For the full crow’s-foot notation diagram, the normalized 3NF schema with all constraints, and the CREATE TABLE SQL scripts, see our E-commerce Website ER Diagram guide.

6. Component Diagram for E-commerce Website

A Component diagram shows the chunks of software your system is made of and the interfaces between them. For an e-commerce website the components are: Web UI (React/Vue/Blade), API / Business Logic (Laravel/Django/Spring), Database (MySQL/PostgreSQL), Authentication Module (JWT or session), Payment Gateway Adapter (PayMongo/Stripe/Razorpay), Email Service (SMTP/Mailgun), and File Storage (local disk or S3 for product images).

Draw each component as a rectangle with the component icon (two small squares on the left edge). Show provided interfaces as lollipops and required interfaces as sockets. The Payment Gateway Adapter requires the external Payment Gateway interface; the Web UI requires the API’s REST interface, and so on. Component diagrams live in Chapter 3.8 (Software Architecture).

7. Deployment Diagram for E-commerce Website

The Deployment diagram shows the physical infrastructure, the actual servers and network nodes your system runs on. Typical nodes for an e-commerce website: Client Device (browser / mobile), CDN (Cloudflare for static assets), Web Server (Nginx/Apache), Application Server (PHP-FPM/Gunicorn/Tomcat), Database Server (MySQL/PostgreSQL), Payment Gateway (external), and SMTP Server (external).

Draw each node as a 3D cube. Connect them with labeled associations showing the protocol (HTTPS, MySQL/TCP 3306, SMTP). For a simple capstone you can collapse Web Server + App Server into one node (typical shared-hosting setup); for a more ambitious capstone, split them to show a real production topology.

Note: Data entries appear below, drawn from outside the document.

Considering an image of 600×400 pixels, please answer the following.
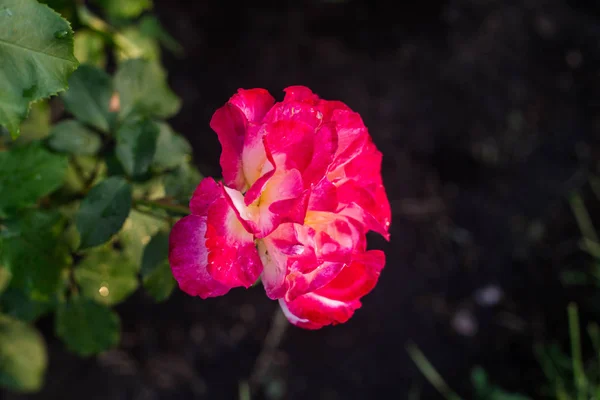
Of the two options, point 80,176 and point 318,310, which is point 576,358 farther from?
point 80,176

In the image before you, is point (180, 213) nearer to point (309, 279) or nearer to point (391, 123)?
point (309, 279)

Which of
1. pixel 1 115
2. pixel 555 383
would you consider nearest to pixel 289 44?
pixel 1 115

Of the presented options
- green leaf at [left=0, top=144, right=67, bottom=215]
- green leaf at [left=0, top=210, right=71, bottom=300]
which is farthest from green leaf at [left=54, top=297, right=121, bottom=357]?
green leaf at [left=0, top=144, right=67, bottom=215]

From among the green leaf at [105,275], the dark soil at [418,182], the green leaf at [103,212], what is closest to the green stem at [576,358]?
the dark soil at [418,182]

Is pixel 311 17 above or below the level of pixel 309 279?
below

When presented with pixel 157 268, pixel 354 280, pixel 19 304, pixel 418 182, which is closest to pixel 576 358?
pixel 418 182

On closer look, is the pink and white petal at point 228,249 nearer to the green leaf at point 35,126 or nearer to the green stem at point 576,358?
the green leaf at point 35,126

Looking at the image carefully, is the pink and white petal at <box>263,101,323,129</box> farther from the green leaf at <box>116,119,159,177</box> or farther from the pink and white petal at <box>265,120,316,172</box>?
the green leaf at <box>116,119,159,177</box>

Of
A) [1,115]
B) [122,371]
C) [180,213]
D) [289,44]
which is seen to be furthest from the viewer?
[289,44]
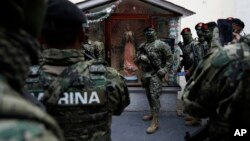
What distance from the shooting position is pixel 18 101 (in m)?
0.69

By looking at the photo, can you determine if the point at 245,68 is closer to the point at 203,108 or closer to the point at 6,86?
the point at 203,108

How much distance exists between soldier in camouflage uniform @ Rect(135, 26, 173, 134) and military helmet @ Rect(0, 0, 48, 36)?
18.4ft

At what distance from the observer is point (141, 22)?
8148mm

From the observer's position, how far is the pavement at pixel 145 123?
20.0 ft

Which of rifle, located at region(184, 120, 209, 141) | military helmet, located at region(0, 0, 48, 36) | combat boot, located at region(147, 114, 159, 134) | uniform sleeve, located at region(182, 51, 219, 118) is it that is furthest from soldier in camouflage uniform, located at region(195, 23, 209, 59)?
military helmet, located at region(0, 0, 48, 36)

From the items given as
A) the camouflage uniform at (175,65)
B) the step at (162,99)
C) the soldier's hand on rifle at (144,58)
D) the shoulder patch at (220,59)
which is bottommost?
the step at (162,99)

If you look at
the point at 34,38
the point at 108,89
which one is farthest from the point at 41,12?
the point at 108,89

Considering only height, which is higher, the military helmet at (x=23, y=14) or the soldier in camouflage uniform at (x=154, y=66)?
the military helmet at (x=23, y=14)

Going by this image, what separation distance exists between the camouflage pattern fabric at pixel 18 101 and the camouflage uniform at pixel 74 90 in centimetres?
101

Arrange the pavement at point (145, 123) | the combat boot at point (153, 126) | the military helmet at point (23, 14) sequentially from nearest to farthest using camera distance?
the military helmet at point (23, 14), the pavement at point (145, 123), the combat boot at point (153, 126)

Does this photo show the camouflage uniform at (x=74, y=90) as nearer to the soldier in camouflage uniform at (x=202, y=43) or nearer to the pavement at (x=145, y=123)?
the pavement at (x=145, y=123)

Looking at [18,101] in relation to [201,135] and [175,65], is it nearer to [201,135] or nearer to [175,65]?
[201,135]

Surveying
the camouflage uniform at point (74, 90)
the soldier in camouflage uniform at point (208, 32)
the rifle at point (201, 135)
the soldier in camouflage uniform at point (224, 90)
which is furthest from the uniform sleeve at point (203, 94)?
the soldier in camouflage uniform at point (208, 32)

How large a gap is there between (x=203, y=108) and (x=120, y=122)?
494cm
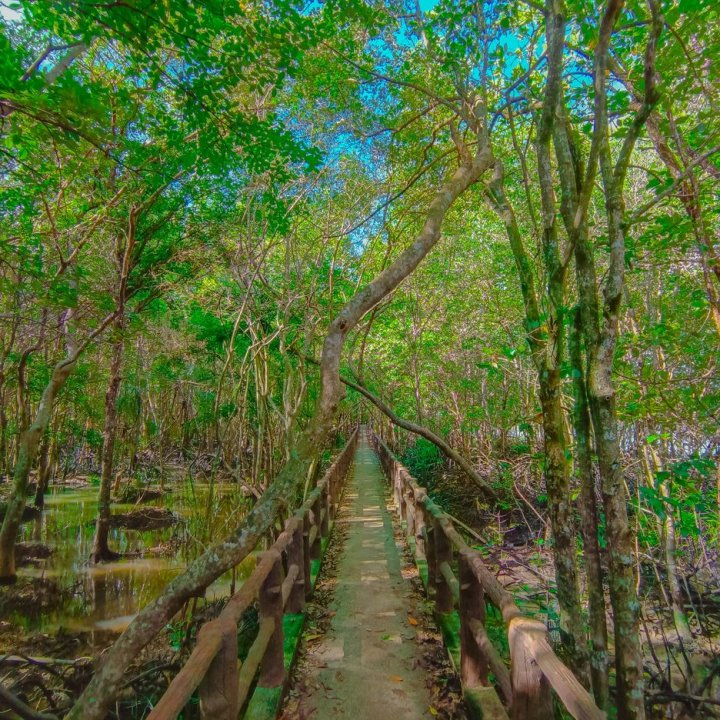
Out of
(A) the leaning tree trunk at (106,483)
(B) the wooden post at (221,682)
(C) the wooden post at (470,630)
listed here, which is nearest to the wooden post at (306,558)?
(C) the wooden post at (470,630)

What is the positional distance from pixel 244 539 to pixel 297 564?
6.56 feet

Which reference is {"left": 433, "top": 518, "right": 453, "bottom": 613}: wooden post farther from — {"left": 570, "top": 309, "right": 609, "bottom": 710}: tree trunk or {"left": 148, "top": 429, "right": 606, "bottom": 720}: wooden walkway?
{"left": 570, "top": 309, "right": 609, "bottom": 710}: tree trunk

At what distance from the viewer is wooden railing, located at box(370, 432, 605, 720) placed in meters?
2.09

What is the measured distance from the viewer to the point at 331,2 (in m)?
4.69

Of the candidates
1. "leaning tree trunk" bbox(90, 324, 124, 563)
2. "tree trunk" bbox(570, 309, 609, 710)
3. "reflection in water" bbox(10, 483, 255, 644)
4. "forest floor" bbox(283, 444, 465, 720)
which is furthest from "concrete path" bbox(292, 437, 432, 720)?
"leaning tree trunk" bbox(90, 324, 124, 563)

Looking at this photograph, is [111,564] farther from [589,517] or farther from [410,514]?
[589,517]

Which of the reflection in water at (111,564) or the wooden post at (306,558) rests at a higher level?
the wooden post at (306,558)

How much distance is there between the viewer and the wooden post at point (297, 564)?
15.8 feet

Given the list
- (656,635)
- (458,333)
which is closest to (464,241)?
(458,333)

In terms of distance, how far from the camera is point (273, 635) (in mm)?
3537

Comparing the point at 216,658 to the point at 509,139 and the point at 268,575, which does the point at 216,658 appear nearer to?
the point at 268,575

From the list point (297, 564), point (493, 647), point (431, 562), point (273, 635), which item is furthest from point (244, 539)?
point (431, 562)

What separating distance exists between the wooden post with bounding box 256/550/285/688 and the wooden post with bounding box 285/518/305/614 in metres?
1.16

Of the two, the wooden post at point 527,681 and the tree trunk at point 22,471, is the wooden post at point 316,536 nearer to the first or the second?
A: the wooden post at point 527,681
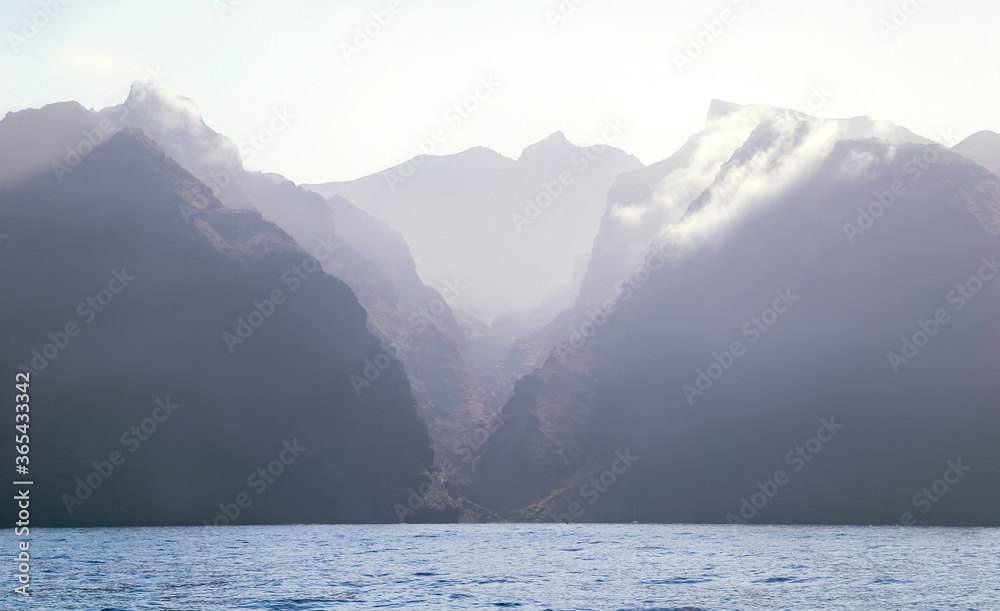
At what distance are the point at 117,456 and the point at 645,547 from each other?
11902 cm

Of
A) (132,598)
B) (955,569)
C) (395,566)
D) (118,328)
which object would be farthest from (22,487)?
(955,569)

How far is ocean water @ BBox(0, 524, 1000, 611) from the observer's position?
5356 centimetres

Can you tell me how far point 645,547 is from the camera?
112938 mm
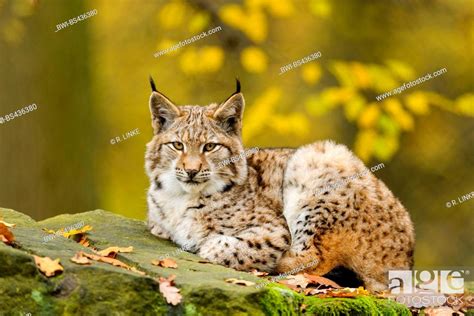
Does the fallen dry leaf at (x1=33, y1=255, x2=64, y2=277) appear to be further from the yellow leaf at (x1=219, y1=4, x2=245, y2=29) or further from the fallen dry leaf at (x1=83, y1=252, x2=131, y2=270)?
the yellow leaf at (x1=219, y1=4, x2=245, y2=29)

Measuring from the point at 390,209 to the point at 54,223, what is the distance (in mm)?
2660

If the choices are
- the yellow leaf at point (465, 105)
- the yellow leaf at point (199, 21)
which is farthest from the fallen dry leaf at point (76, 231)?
the yellow leaf at point (465, 105)

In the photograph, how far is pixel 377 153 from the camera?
11.1m

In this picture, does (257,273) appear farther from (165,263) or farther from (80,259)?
(80,259)

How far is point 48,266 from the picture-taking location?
18.7ft

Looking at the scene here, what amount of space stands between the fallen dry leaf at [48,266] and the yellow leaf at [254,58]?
17.5 feet

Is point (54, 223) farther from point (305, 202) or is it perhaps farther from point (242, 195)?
point (305, 202)

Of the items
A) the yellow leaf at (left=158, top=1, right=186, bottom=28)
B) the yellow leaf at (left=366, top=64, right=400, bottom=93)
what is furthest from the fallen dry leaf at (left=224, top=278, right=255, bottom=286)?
the yellow leaf at (left=158, top=1, right=186, bottom=28)

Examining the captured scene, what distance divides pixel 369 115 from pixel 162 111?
138 inches

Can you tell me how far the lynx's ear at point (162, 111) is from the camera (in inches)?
314

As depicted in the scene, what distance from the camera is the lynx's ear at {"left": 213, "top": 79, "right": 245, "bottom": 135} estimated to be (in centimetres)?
793

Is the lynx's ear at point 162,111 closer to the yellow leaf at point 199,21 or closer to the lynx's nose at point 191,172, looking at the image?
the lynx's nose at point 191,172

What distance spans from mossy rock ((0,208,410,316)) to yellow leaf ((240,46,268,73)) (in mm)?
4376

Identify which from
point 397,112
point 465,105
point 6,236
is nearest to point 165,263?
point 6,236
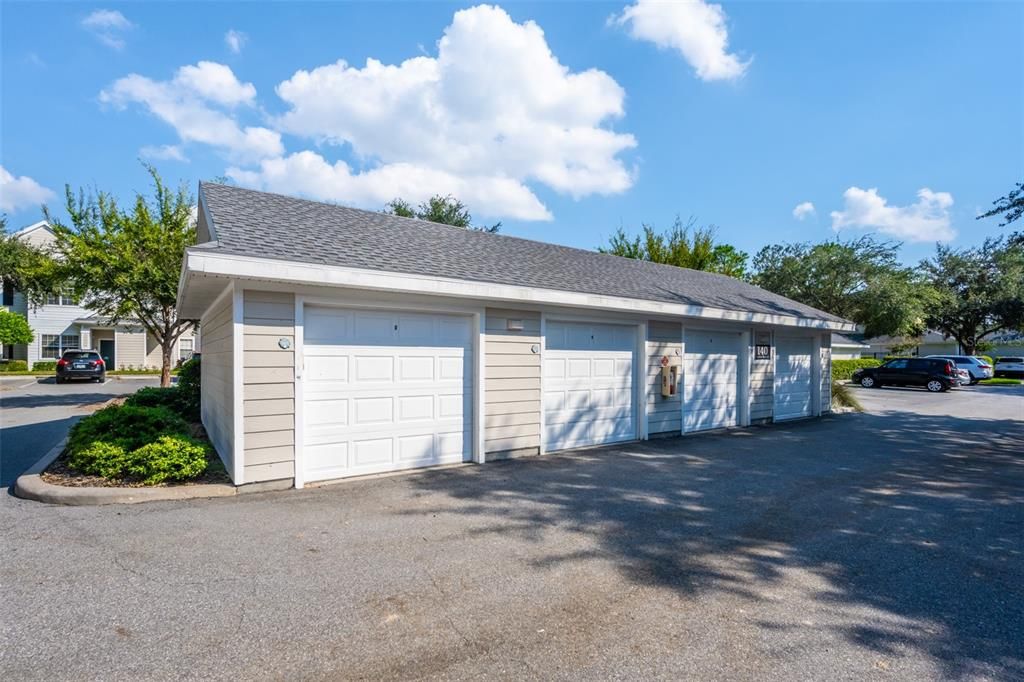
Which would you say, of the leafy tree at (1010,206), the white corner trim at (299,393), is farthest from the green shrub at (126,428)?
the leafy tree at (1010,206)

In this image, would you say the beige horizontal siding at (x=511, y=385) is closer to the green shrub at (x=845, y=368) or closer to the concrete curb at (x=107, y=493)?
the concrete curb at (x=107, y=493)

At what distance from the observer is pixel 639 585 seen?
3.36 metres

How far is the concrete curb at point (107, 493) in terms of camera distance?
477 centimetres

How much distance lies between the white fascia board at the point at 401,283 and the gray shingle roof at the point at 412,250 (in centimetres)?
13

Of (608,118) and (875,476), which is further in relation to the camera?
(608,118)

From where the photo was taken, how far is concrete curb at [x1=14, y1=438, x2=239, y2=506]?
15.6ft

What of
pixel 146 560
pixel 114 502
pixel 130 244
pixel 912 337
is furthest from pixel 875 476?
pixel 912 337

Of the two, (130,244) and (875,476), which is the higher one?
(130,244)

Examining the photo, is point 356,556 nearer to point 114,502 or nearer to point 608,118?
point 114,502

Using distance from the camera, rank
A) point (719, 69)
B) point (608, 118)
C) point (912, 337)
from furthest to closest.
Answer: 1. point (912, 337)
2. point (608, 118)
3. point (719, 69)

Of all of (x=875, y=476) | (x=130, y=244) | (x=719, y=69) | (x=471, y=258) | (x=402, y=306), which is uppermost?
(x=719, y=69)

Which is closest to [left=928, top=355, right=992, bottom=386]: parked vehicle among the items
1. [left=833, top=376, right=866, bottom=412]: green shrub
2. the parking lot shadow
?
[left=833, top=376, right=866, bottom=412]: green shrub

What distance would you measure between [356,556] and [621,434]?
5.93 meters

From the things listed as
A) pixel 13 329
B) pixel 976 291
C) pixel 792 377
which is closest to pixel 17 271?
pixel 13 329
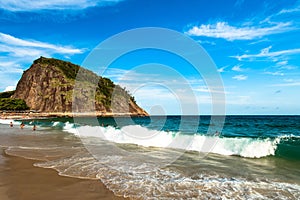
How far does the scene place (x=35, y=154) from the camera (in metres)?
14.1

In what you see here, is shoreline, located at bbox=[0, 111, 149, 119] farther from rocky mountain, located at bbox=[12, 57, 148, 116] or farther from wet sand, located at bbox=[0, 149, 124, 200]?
wet sand, located at bbox=[0, 149, 124, 200]

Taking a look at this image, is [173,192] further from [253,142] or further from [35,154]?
[253,142]

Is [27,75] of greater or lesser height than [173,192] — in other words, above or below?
above

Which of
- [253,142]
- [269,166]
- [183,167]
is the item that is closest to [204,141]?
[253,142]

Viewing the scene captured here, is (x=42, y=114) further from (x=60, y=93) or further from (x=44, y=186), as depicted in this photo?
(x=44, y=186)

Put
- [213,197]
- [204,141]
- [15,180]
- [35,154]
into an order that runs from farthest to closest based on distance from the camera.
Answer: [204,141] < [35,154] < [15,180] < [213,197]

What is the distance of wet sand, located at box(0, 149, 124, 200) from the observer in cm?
694

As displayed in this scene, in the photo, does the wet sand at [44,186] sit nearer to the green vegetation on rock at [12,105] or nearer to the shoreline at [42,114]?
the shoreline at [42,114]

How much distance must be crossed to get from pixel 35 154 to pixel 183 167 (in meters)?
8.46

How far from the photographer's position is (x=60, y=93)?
12319 centimetres

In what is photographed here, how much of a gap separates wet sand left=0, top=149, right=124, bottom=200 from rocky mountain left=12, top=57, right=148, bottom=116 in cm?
11502

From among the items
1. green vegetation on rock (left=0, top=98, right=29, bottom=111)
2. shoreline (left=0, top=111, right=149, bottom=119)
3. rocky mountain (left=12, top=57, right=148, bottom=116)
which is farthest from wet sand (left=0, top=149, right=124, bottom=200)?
rocky mountain (left=12, top=57, right=148, bottom=116)

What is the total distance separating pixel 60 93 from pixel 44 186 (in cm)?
12256

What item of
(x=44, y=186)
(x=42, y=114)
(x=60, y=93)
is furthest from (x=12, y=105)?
(x=44, y=186)
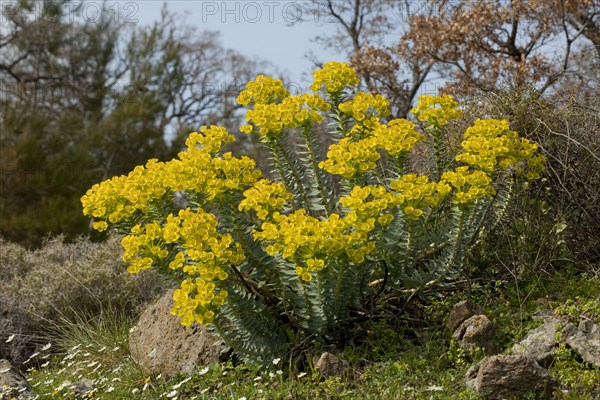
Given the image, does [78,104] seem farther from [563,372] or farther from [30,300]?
[563,372]

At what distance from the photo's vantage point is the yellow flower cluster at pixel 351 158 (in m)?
4.43

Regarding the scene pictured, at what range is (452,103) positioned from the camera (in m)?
4.95

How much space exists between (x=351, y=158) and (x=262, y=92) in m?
0.92

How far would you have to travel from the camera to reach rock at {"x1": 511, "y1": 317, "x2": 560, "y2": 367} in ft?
14.3

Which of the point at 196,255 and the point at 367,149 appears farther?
the point at 367,149

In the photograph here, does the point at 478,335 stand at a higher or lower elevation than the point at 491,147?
lower

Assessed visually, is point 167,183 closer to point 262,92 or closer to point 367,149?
point 262,92

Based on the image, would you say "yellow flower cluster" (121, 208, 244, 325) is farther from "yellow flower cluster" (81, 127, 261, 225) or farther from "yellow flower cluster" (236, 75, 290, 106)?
"yellow flower cluster" (236, 75, 290, 106)

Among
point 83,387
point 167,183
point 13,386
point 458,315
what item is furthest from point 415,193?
point 13,386

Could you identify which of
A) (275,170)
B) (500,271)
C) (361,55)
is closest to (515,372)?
(500,271)

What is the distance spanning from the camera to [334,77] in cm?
492

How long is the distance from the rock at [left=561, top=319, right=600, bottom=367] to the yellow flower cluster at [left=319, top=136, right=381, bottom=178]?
1571mm

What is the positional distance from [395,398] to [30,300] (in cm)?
466

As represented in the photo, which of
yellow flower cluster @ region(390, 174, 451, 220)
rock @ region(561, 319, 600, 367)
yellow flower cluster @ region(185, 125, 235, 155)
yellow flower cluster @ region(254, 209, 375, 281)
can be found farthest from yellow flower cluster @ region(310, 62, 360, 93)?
rock @ region(561, 319, 600, 367)
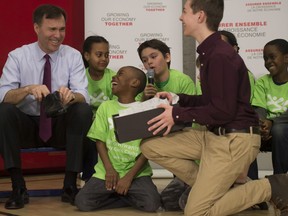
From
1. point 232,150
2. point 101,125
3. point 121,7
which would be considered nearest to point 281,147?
point 232,150

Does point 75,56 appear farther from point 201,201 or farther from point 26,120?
point 201,201

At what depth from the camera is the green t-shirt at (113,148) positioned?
3.54m

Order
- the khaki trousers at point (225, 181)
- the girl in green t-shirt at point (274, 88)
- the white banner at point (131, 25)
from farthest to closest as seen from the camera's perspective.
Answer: the white banner at point (131, 25) → the girl in green t-shirt at point (274, 88) → the khaki trousers at point (225, 181)

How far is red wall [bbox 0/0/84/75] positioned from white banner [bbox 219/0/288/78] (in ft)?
4.02

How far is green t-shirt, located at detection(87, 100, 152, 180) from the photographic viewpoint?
354 centimetres

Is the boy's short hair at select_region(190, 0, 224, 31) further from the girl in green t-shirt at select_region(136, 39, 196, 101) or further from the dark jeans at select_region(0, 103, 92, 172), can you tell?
the dark jeans at select_region(0, 103, 92, 172)

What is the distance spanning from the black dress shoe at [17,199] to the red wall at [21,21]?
5.45 ft

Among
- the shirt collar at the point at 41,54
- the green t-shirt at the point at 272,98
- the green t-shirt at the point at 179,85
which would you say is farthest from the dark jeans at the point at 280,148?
the shirt collar at the point at 41,54

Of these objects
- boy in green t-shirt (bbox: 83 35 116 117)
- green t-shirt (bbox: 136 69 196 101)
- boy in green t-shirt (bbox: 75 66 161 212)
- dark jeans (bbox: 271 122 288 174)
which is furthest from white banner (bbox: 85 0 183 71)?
dark jeans (bbox: 271 122 288 174)

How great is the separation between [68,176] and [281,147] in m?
1.25

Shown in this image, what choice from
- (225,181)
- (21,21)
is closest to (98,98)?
(21,21)

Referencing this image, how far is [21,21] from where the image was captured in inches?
198

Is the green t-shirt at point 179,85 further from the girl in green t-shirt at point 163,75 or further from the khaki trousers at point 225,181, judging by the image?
the khaki trousers at point 225,181

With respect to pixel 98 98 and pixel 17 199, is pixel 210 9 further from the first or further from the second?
→ pixel 17 199
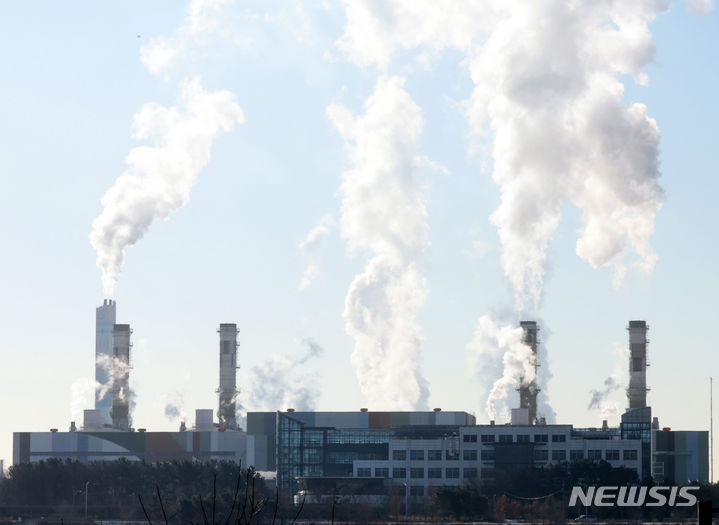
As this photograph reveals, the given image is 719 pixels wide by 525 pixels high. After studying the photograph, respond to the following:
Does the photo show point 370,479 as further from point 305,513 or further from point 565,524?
point 565,524

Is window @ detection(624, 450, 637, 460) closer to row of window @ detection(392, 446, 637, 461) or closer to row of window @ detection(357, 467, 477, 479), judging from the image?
row of window @ detection(392, 446, 637, 461)

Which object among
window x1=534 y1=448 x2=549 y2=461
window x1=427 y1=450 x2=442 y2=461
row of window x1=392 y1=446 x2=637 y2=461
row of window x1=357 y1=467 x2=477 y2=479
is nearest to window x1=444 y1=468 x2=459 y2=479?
row of window x1=357 y1=467 x2=477 y2=479

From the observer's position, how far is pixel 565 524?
136500 mm

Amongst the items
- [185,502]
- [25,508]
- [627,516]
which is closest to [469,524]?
[627,516]

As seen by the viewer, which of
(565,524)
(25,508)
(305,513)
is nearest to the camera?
(565,524)

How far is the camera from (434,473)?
184250mm

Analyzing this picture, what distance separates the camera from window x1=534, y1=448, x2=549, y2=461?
185625 millimetres

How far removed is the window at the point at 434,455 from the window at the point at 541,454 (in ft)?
44.5

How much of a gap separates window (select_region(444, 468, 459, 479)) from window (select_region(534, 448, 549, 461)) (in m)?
11.4

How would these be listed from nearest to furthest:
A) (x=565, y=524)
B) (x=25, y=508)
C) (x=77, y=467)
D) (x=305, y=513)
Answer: (x=565, y=524) < (x=305, y=513) < (x=25, y=508) < (x=77, y=467)

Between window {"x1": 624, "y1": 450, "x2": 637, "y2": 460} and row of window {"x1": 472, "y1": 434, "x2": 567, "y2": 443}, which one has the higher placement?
row of window {"x1": 472, "y1": 434, "x2": 567, "y2": 443}

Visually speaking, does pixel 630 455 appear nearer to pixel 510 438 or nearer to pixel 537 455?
pixel 537 455

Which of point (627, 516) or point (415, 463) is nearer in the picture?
point (627, 516)

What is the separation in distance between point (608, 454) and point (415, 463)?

Bonus: DFD for E-commerce Website

If your school requires Data Flow Diagrams alongside UML, you also need DFD Level 0, Level 1, and Level 2 for the e-commerce system. DFDs are not strictly UML, they belong to structured analysis, but most Filipino BSIT programs require both in Chapter 3.6.

E-Commerce Website DFD Level 0 (Context Diagram)E-Commerce Website DFD Level 1E-Commerce Website DFD Level 2

For the full Level 0/1/2 walkthrough with external entities (Customer, Admin, Payment Gateway), processes (Manage Account, Browse Products, Manage Cart, Process Order, Process Payment, Generate Reports), and data stores (D1 Users, D2 Products, D3 Orders, D4 Payments), see our E-commerce Website DFD guide.

What Order Should You Draw the UML Diagrams In?

Most capstone teams draw their diagrams in the wrong order, then spend two weeks redoing them because the early diagrams contradict the later ones. Use this proven sequence:

  1. Use Case diagram — lock down actors and what they can do. Do this first. Everything else depends on it.
  2. Activity diagram — for each major use case (especially Place Order), draw the workflow. This forces you to think through edge cases before you commit to a class structure.
  3. Class diagram — now that you know the actors and the workflows, identify the classes. Every noun in your use cases is a class candidate.
  4. ER diagram — convert the persistent classes into entities. Map composition relationships to foreign keys.
  5. Sequence diagram — pick the 2-3 most complex flows (Checkout, Add to Cart, Place Order) and draw object-level interactions. This is your validation step: if you can’t draw the sequence, your class design is wrong.
  6. Component diagram — group classes into modules. Show how the front-end, back-end, database, and external services connect.
  7. Deployment diagram — finally, the physical infrastructure. Quickest diagram of the set.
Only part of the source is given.